Patients whose small acoustic neuroma tumors are being watched but not treated with surgery or radiation will be offered a new treatment option at the UC Brain Tumor Center: aspirin.
Ravi Samy, MD, FACS, an ear, nose and throat surgeon and Director of the Adult Cochlear Implant Program at the UC Neuroscience Institute, now plans to offer aspirin to patients who are undergoing observation for small, asymptomatic acoustic neuromas. The change is the result of a study published in the February issue of the journal Otology and Neurotology by researchers from Harvard University, the Massachusetts Institute of Technology and affiliated hospitals. The researchers demonstrated that aspirin intake may correlate with a halt in the growth of acoustic neuromas.
An acoustic neuroma, also known as a vestibular schwannoma, is a tumor that grows from the sheath covering the vestibulocochlear nerve, which is responsible for relaying hearing and balance signals from the inner ear to the brain. The tumor typically causes hearing loss, dizziness and ringing in the ear (tinnitus). About 3,000 new cases are diagnosed in the United States each year, making acoustic neuroma the fourth most common brain tumor.
Although benign, an acoustic neuroma can cause damage to other nerves and the brain if it grows too large.
Dr. Samy says that although the Harvard-MIT study was small, its findings are impressive and intriguing, suggesting that “for the first time we may be able to offer an inexpensive, anti-inflammatory medication that could potentially reduce the growth rate of acoustic neuroma and delay the need for surgery or radiation therapy.”
The majority of patients who undergo surgery or radiation eventually lose their hearing in the affected ear.
The aspirin therapy could be especially valuable for patients with “incidental acoustic neuromas” that are discovered during an MRI scan but do not yet cause symptoms. These patients could be prescribed aspirin and told to return for a follow-up MRI at a later date, Dr. Samy says.
Coincidentally, the average age of diagnosis for people who develop an acoustic neuroma is between 40 and 50, approximately the same age as adults who are prescribed aspirin to reduce their risk of heart attack and stroke.
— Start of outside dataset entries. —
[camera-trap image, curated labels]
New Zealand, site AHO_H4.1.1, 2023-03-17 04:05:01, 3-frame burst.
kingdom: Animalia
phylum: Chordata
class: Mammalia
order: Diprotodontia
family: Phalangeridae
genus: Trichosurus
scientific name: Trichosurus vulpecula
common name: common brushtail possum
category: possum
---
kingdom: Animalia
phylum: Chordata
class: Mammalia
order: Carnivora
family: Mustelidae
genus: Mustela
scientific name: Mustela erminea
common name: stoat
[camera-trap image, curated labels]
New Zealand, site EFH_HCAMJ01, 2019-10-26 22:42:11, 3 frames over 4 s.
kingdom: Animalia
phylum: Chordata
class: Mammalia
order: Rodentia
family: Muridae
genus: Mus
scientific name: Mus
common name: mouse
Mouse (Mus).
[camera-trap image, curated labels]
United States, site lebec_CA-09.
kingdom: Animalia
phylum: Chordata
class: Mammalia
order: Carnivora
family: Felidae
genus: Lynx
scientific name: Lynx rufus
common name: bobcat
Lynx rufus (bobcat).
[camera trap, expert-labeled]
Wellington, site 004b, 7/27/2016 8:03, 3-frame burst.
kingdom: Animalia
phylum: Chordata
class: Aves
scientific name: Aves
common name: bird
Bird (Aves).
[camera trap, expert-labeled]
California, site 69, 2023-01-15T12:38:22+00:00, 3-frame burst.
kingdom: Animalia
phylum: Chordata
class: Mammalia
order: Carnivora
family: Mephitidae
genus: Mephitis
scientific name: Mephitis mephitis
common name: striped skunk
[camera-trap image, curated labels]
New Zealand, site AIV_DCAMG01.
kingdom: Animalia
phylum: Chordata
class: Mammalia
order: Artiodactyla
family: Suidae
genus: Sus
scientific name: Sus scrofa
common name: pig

The aspirin study was a retrospective analysis of 689 people. It compared the growth rates of acoustic neuromas in patients who said they had taken aspirin to the growth rates of tumors in patients who said they had not taken aspirin.
The next step for researchers, Dr. Samy says, is a prospective, multi-center study with patients randomly assigned to receive a specific dose of aspirin or a placebo. That type of study would help confirm the retrospective study’s results while helping researchers arrive at an optimal dose.
“At this point, we don’t know what the ideal dose would be,” Dr. Samy says. “But I have started telling my patients that aspirin therapy is an option. I don’t want them to think it is guaranteed to work, but I tell them it might be worth a try.”
Risks associated with taking aspirin include stomach ulcers and a greater tendency to bleed. A patient who takes aspirin and requires surgery will have to discontinue taking aspirin ahead of time to avoid an elevated risk of bleeding during surgery.
Dr. Samy, who also sees patients at Cincinnati Children’s Hospital Medical Center, would like to see the therapy tested in children with neurofibromatosis 2 (NF2), a genetic disorder in which tumors form on the nerves of the brain and spine. Children with NF2 often develop acoustic neuromas in both ears (bilateral), putting them at high risk for deafness.
Treatment options for these children, Dr. Samy says, are limited to intravenous Avastin therapy, which is expensive and offers only short-term benefits. “We need to study aspirin’s potential to inhibit vestibular schwannoma across all age groups,” he says.